Koalicja Obywatelska organizując konwencję samorządową tydzień po PiS, miała ułatwione zadanie, bo wypowiedzi Jarosława Kaczyńskiego i Mateusza Morawieckiego dostarczyły dużo paliwa do politycznych ripost.
Na szczęście na samych ripostach się nie skończyło, pojawił się też program i założenia ideowe.
Konwencja Koalicji Obywatelskiej odbywała się z udziałem Barbary Nowackiej, dzięki czemu nowe, społeczne otwarcie sojuszu politycznego zdominowanego przez dwie partie liberalne nabrało większej wiarygodności. A wyraźnie widać było, że chodzi o zbudowanie przekazu łączącego wartości liberalne z socjalnymi, by nie stracić podstawowego elektoratu PO i Nowoczesnej, jednocześnie składając atrakcyjną i wiarygodną propozycję dla wszystkich wrażliwych na sprawy równości.

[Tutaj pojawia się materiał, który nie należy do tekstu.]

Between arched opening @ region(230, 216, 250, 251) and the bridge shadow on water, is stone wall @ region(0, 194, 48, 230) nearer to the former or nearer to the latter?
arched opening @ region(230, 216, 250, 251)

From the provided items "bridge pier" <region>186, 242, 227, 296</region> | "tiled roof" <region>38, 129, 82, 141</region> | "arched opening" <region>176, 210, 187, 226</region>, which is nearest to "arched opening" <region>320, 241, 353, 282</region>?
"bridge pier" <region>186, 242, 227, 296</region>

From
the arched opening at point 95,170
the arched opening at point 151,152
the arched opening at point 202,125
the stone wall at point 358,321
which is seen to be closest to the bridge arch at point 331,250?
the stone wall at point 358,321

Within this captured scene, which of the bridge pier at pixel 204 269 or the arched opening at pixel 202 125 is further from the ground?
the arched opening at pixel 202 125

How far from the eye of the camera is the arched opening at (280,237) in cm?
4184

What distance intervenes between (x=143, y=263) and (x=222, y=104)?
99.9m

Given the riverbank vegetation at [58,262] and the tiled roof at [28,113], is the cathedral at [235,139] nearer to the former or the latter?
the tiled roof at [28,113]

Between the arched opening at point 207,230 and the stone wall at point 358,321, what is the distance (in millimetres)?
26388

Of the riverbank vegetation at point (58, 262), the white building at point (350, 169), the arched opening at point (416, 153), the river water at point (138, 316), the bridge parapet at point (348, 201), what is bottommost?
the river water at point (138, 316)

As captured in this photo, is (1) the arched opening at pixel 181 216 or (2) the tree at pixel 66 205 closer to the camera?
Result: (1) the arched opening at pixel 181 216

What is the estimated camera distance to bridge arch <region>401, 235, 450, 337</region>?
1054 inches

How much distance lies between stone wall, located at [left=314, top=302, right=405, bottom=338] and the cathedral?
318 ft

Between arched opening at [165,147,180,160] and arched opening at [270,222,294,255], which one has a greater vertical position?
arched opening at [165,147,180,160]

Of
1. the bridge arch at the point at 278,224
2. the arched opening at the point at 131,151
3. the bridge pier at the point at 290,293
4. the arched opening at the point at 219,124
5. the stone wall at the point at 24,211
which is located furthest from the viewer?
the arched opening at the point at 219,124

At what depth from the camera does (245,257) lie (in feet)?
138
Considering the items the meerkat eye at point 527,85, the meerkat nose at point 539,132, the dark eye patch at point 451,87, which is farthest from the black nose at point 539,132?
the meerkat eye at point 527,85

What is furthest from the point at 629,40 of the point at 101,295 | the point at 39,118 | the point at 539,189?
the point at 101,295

Badanie CBOS z końca 2017 r. pokazywało, że w samym elektoracie PO blisko 30 proc. respondentów deklarowało poglądy lewicowe. Nawet jeżeli ten odsetek zmalał, to wynik z 2017 r. pokazuje potencjał PO wzmocnionej formułą Koalicji do pozyskiwania różnych frakcji zwolenników.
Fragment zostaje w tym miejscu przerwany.